Die Inszenierung blieb nicht ohne Wirkung bei Ravilla, in dessen Ohr das Wort des Caesar noch immer hallte. Ein angemessener Platz war ihm zugesichert worden, im Gelingen wie im Scheitern ... doch hatte die Routine des Dienstalltags im Stab der Legion ihn im Umgang mit dominanten Persönlichkeiten gefestigt. An Selbstsicherheit hatte es ihm darüber hinaus noch nie gemangelt. So litt sein eigenes Auftreten nicht, als er sagte: «Ave, mein Caesar.»
Sodann breitete er die Unterlagen auf dem Besprechungstisch aus. Protokolle, Tabellen, Übersichten und Skizzen. «Der Straßenbau konnte fristgerecht abgeschlossen werden." Mit dieser Einleitung, vorgetragen nicht ohne Stolz, beantwortete er die wichtigste Frage, die Essenz seiner Arbeit während der letzten Monate.

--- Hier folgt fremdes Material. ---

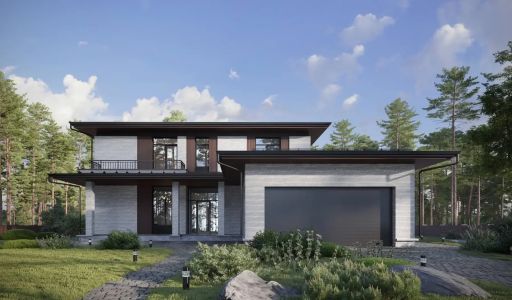 Дом райт в КП Зиккурат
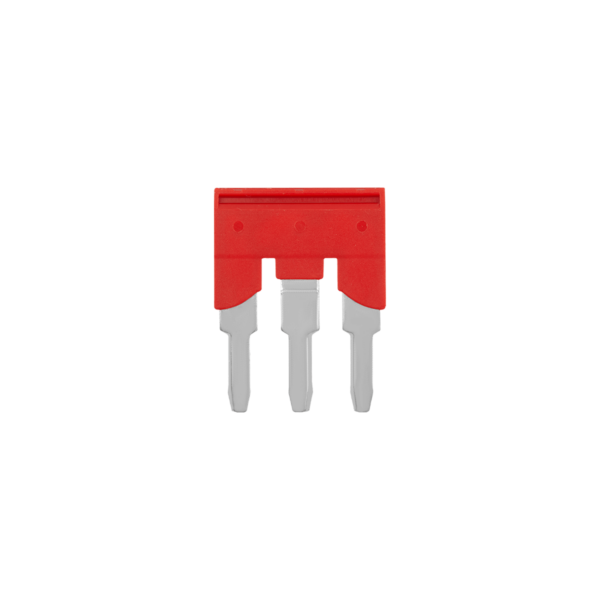 MTS-J36 - Блок перемычек на 3 контакта, 6 мм² (уп. 10 шт.)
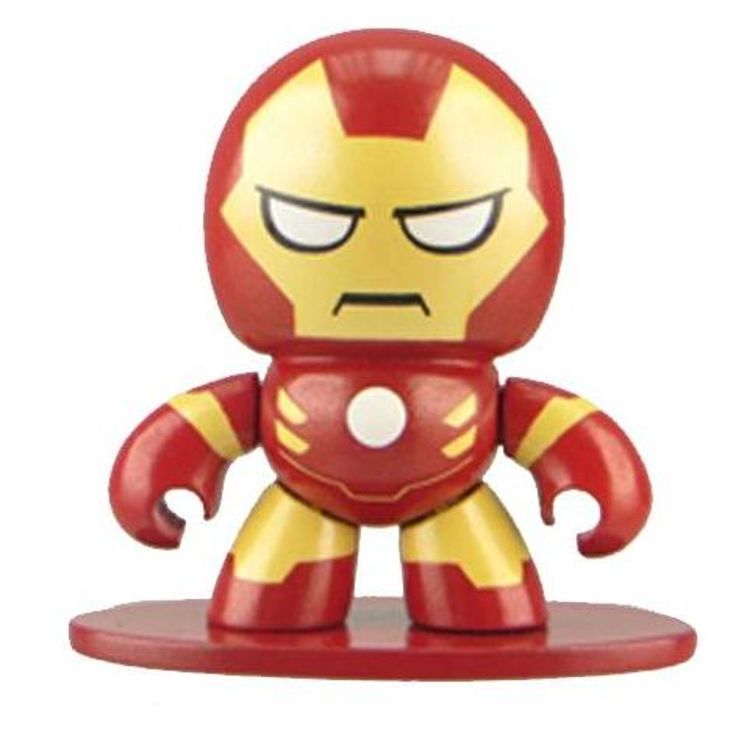 Iron Man  Mark VII by Hasbro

«Falls sich jemand die Details der Planung noch einmal ins Gedächtnis rufen möchte, so habe ich hier alle Unterlagen vom Anbeginn bis zur Vollendung anbei.» Der Tribun legte die Karte vor, welche sowohl die alten Pfade und die neue Straße zeigte. «Gebaut wurde eine Via Munita, die zunächst dem Lauf einer vorhandenen Erdstraße folgt, dann jedoch schnurgerade weitergeht, anstatt den umständlichen Windungen der Hügel und Flusstäler zu folgen. Wir haben zu diesem Zweck die germanische Landschaft nach unseren Bedürfnissen verändert, Hügel eingeebnet und Täler aufgeschüttet, um ein geringes Gefälle zu erzielen. Im Ergebnis haben wir eine schnelle und vor allem ganzjährig nutzbare Verbindung zu dieser dem Imperium freundlichen gesonnenen Siedlung inmitten des germanischen Hinterlandes geschaffen.»
Ravillas Finger tippte auf die eingezeichnete Siedlung. Der gewaltige Zeitgewinn, der sich für Reisen dorthin ergab, war auch ohne komplizierte Berechnungen offensichtlich. Ebenso blieb dem militärisch geschulten Blick die strategisch günstige Lage dieser Siedlung nicht verborgen, welche dazu einlud, sie zu gegebener Zeit zu einem römischen Brückenkopf auszubauen. Das vordergründig zivile Anliegen der Via Seia, die Förderung des Handels und des Austausches zwischen Rom und seinen germanischen Verbündeten, schuf unter der Hand das logistische Rückgrat für die geplante Operation Sommergewitter, die den Krieg vom Limes ins Germanische Herzland tragen würde.
«Die Absicherung der Baumaßnahmen erfolgte durch die Turma Secunda der Ala I Aquilia Singularium. Das hat vortrefflich funktioniert. Kein einziger Überfall hat den Bautrupp der Legio gestört. Das sogenannte Sumpffieber konnte gleichsam eingedämmt werden. Die Seuche hat uns keine erwähnenswerten Verluste im Vergleich zu den bei solchen Baumaßnahmen üblichen Zahlen beschert, weder unter den Soldaten, noch unter den Zivilisten. Einzig die lange Regenperiode zu Beginn des zweiten Quartals erschwerte kurzzeitig die Materialtransporte, doch es kam zu keinen zeitlichen Engpässen. Die Via Seia ist vollendet, meine Herren!»
Ravilla richtete sich auf von seinen Unterlagen, trat einen Schritt zurück und strahlte in die Runde. Da er in seiner Funktion als Tribun weder geschminkt noch parfumiert auftrat, seine unzählbar vielen Fingerringe seit Monaten in der Schatulle beließ und sich zudem für eine gedeckte Farbwahl seiner Kleidung entschieden hatte, wirkte das Lächeln weniger affektiert, als man noch vor seinem Dienstantritt von ihm gewohnt war.